◆ **ЗАДАНИЯ ДЛЯ ВЫПОЛНЕНИЯ**:
A - Кратко перескажите абзац текста о Кэстльри, который начинается словами «Все годы пребывания Кэстльри». Сохраните его основные факты.
B - В каком году, согласно тексту о Кэстльри, глава Форин оффис направил английскому послу в Мадриде секретную депешу об испанских прожектах?
C - Продолжите текст о Кэстльри после его последнего предложения.

Кэстльри являлся одним из столпов торжества легитимистской реакции в Европе. В первую очередь благодаря его усилиям Бурбоны возвратились на престол поверженной Франции. Кэстльри выдвинул идею регулярного проведения европейских конгрессов для рассмотрения международных проблем, надеясь на них диктовать свою волю. Под его руководством английская дипломатия стала фактической участницей «Священного союза».

Все годы пребывания Кэстльри во главе Форин оффис позиция Англии в испаноамериканском вопросе была благоприятной для Фердинанда VII. Лондон безоговорочно признавал «законные права» испанского монарха в отношении колоний в Америке, ловко совмещая финансовую и другую поддержку Фердинанда VII с официально провозглашенной политикой нейтралитета в конфликте между Испанией и ее восставшими подданными. Посреднические «добрые услуги», которые неоднократно предлагал Мадриду английский кабинет, преследовали цель примирить воюющие стороны таким образом, чтобы сохранить суверенитет испанской короны над колониями на условиях предоставления им ограниченного самоуправления, а для себя обеспечить право свободной торговли с ними.

Существовали, однако, объективные пределы для английской поддержки Фердинанда VII, диктовавшиеся экономическими интересами господствующих классов «мастерской мира», в первую очередь ее буржуазии. Эти пределы не рисковали преступать даже самые твердолобые консерваторы в правительстве Ливерпуля. Еще в годы «континентальной блокады», объявленной Наполеоном, Англия в развитии торговли с испанскими и португальскими колониями в Америке нашла лазейку, облегчавшую положение ее экономики. В дальнейшем овладение обширным рынком Мексики и Южной Америки под лозунгом свободы торговли стало одной из важных целей английской политики. Кэстльри пресекал все поползновения Мадрида втянуть Англию в осуществление вооруженной экспедиции за океан. В секретной депеше английскому послу в Мадриде глава Форин оффис в 1816 году категорически заявил о том, что он не только считает невозможным отвечать на подобного рода испанские прожекты, но даже не желает слышать о них [402]. Английские представители на конгрессах «Священного союза», следуя инструкциям Кэстльри, не скрывали отрицательного отношения Лондона к планам коллективного вооруженного вмешательства в дела испанской Америки.

◆ **СОДЕРЖИМОЕ НАБОРА ДАННЫХ**:

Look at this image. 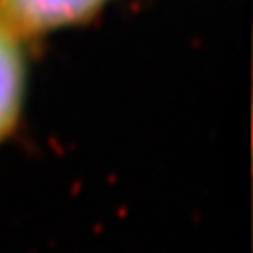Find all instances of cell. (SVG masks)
<instances>
[{
  "mask_svg": "<svg viewBox=\"0 0 253 253\" xmlns=\"http://www.w3.org/2000/svg\"><path fill=\"white\" fill-rule=\"evenodd\" d=\"M24 38L26 34L0 10V142L14 132L24 108L28 82Z\"/></svg>",
  "mask_w": 253,
  "mask_h": 253,
  "instance_id": "cell-1",
  "label": "cell"
},
{
  "mask_svg": "<svg viewBox=\"0 0 253 253\" xmlns=\"http://www.w3.org/2000/svg\"><path fill=\"white\" fill-rule=\"evenodd\" d=\"M110 0H0V10L26 36L88 20Z\"/></svg>",
  "mask_w": 253,
  "mask_h": 253,
  "instance_id": "cell-2",
  "label": "cell"
}]
</instances>
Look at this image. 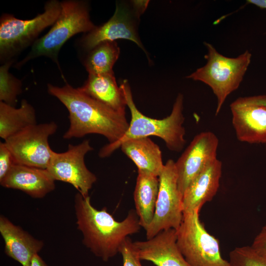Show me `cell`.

◆ **РЕЗУЛЬТАТЫ ПО ЗАДАНИЯМ**:
A - Пока Кэстльри возглавлял Форин оффис, Англия в испаноамериканском вопросе поддерживала Фердинанда VII. Лондон признавал «законные права» испанского монарха на американские колонии и оказывал ему финансовую и другую поддержку, хотя официально держался нейтралитета в конфликте Испании с восставшими подданными. Предлагая Мадриду посреднические «добрые услуги», английский кабинет стремился примирить стороны. Колонии при этом оставались бы под суверенитетом испанской короны на условиях ограниченного самоуправления, а Англия получала бы право свободной торговли с ними.

B - В 1816 году.

C -
Это был тот случай, когда экономика брала верх над политическими симпатиями кабинета тори и Кэстльри, вместе взятых. Здесь уместно привести авторитетное мнение о политике Англии такого незаинтересованного наблюдателя, как русский посол в Лондоне X. А. Ливен. В мае 1820 года он сообщал в Петербург: «Английский кабинет проявляет очень лояльные чувства к интересам Испании в Америке… Торговые интересы – единственные, о которых можно предположить, что они делают Англию желающей отделения американских провинций от метрополии» [403]. При этом никаких симпатий к испаноамериканским, так же как к европейским, борцам против деспотизма правительство лорда Ливерпуля не питало. С молчаливого согласия правительства тори легитимистская реакция задушила первую и вторую буржуазные революции в Испании.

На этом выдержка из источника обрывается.